Elenco: John Krasinski, Emily Blunt, MIlicent Simmons, Noah Jupe

Data de estreia:
5 de Abril de 2018

Direto do festival SXSW, onde diversos filmes são exibidos com o intuíto de serem adquiridos por distribuidoras para grandes lançamentos, a mais nova “febre” ficou por conta do filme dirigido e protagonizado por John KrazinskiUm Lugar Silencioso. Com uma premissa intrigante dentro do gênero de terror, o filme ganhou notabilidade e diversos elogios da crítica internacional. Outro atrativo, Emily Blunt, casada com Krazinski na vida real, também faz o papel de sua esposa no filme.

Com uma proposta facil de se vender, Um Lugar Silencioso procura trabalhar o típico “silêncio” suspensivo de filmes de terror com mais afinco do que normalmente se vê dentro do gênero, onde normalmente é usado apenas como recurso pontual para a preparação de “jump scares” ( ato de quebrar abruptamente este silêncio, gerando sustos na platéia ).

A primeira metade do filme traz alguns usos interessantes desta dinâmica, onde os personagens precisam se comunicar por linguagem de sinais e marcar seus trajetos, tentando evitar ao máximo qualquer som que possa atrair a atenção de criaturas velozes e impiedosas. Logo no primeiro ato (de maneira muito eficiente, por sinal), o espectador é posto à par desta dinâmica, além de sermos introduzidos aos papéis que cada personagem desempenha neste cenário.

Somos então, apresentados às rotinas destes personagens e suas principais dificuldades para sobreviver neste mundo pós-apocalíptico, cuja construção é feita através de recortes de jornais, sem muito aprofundamento. Ciente da história que quer contar, o filme se concentra em momentos específicos da trajetória da família, buscando uma sutileza na narrativa que as vezes serve às contextualizações necessárias para o crescimento dos personagens, e outras vezes deixa a desejar.

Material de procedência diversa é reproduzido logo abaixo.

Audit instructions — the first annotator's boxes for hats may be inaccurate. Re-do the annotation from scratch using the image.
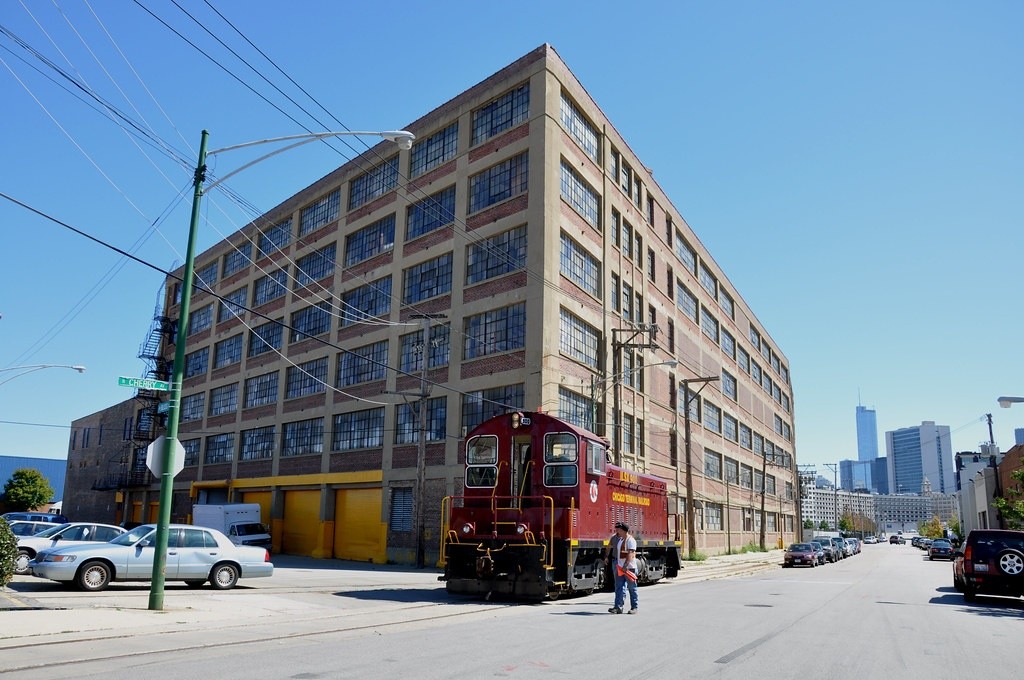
[615,522,629,532]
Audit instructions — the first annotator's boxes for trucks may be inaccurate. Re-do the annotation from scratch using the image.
[192,502,273,556]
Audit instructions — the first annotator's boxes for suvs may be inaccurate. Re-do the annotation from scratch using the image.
[952,528,1024,603]
[1,512,69,540]
[890,534,906,545]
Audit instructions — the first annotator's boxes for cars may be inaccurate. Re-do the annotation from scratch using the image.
[928,541,956,562]
[783,543,818,568]
[797,541,827,565]
[27,521,275,593]
[863,534,888,545]
[12,522,151,576]
[811,536,862,563]
[911,536,955,551]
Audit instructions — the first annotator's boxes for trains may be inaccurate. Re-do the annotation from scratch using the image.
[437,408,684,602]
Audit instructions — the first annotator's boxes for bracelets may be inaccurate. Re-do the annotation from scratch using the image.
[606,556,608,557]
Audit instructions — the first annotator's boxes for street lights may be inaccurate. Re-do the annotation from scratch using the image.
[148,128,419,612]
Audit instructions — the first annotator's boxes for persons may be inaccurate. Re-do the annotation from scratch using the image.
[608,522,639,614]
[605,522,626,605]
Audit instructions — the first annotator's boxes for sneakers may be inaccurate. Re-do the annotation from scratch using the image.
[628,608,637,614]
[608,606,623,614]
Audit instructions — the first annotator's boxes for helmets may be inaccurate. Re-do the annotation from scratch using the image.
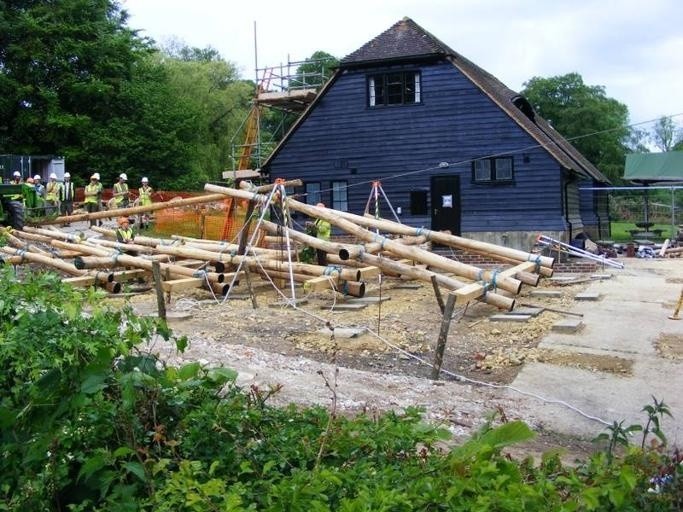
[141,176,149,183]
[119,217,130,225]
[90,173,100,181]
[14,170,71,180]
[316,203,325,207]
[119,172,128,181]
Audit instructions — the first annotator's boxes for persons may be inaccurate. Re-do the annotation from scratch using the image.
[82,176,100,226]
[59,172,75,228]
[92,172,104,211]
[32,175,44,198]
[112,172,130,209]
[8,170,23,202]
[44,173,60,215]
[305,203,330,266]
[138,176,153,230]
[116,217,138,256]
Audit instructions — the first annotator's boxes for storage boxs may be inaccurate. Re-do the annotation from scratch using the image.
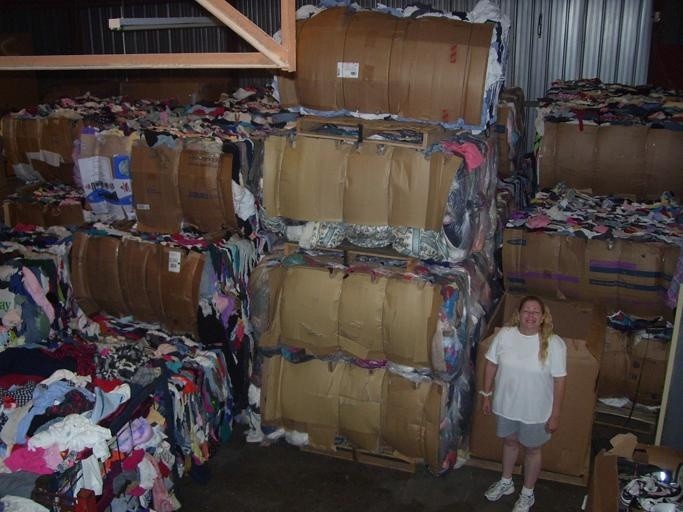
[502,293,674,406]
[261,351,458,476]
[72,232,206,344]
[119,79,229,111]
[259,253,455,375]
[503,226,681,323]
[590,446,682,510]
[469,330,599,477]
[492,88,525,178]
[280,8,492,126]
[541,122,683,200]
[264,134,456,244]
[2,200,83,232]
[0,113,104,186]
[85,151,243,234]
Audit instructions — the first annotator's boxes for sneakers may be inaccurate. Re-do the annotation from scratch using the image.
[484,480,515,501]
[512,493,535,512]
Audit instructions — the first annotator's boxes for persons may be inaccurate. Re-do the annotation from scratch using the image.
[480,296,567,508]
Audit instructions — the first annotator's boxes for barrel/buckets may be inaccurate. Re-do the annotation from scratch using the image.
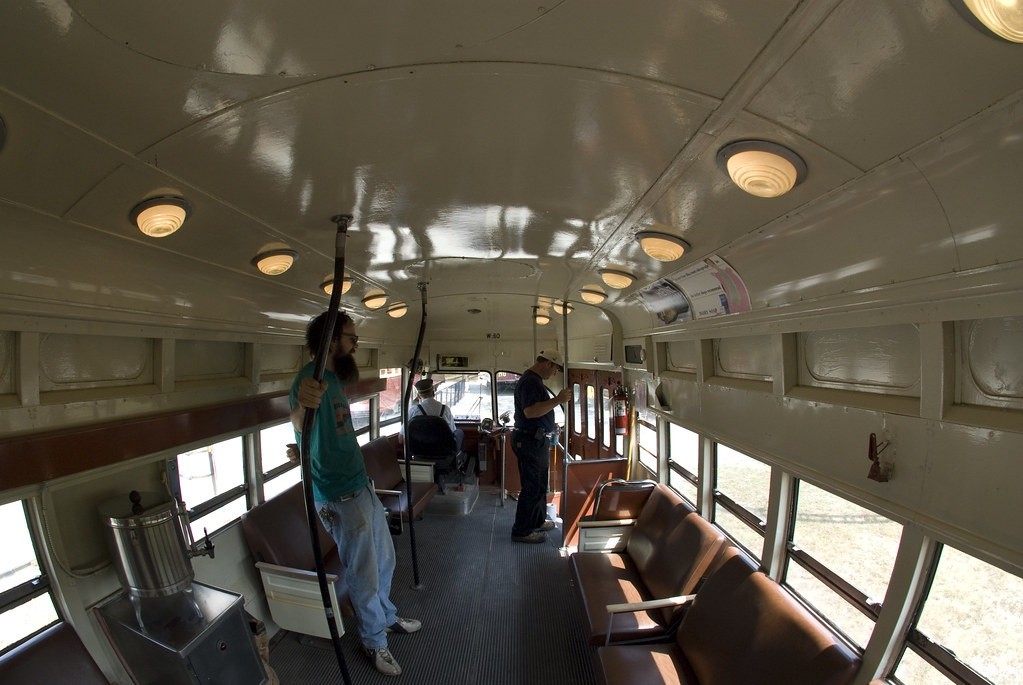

Percebe-se então, um potencial interessante para refletir sobre este modo de vida silencioso dos personagens, seja esta uma reflexão metafórica, ou não. Mas uma vez passadas todas as exposições, a segunda metade do filme procura capitalizar em cima da tensão construída, as vezes com exagero, deixando-o muito mais próximo de outras obras mais comerciais do gênero.

Uma vez que a ação começa a surgir com mais frequência, Um Lugar Silencioso se aproveita de diversas convenções e progressões típicas de filmes de terror, que ofuscam a premissa original. Soluções pouco acreditáveis, conveniências narrativas e imagens de impacto gratuitas vão se tornando cada vez mais frequentes, sacrificando o engajamento natural que vinha sido conquistado até então e, consquentemente, diminuindo o valor emocional pretendido para as cenas finais.

O trabalho sonoro do filme, evidentemente destacado graças à proposta, é competente e guia muito bem o foco do espectador por entre as cenas mais lentas. Na fotografia, volto à citar a sutilieza que, na maior parte do primeiro e segundo ato, também faz um bom trabalho ao destacar o ambiente e os pontos de interesse da trama.

Um Lugar Silencioso é uma boa adição ao gênero de filmes de terror. Um gênero conhecido por suas inovações, mas atualmente carente destas. Deve agradar aos fãs mais aficionados e também ao público geral sem muita dificuldade, mas fica evidente o potencial que o filme tinha para que sua execução fosse tão memorável quanto à sua proposta, caso não tivesse se rendido às expectativas do espectador.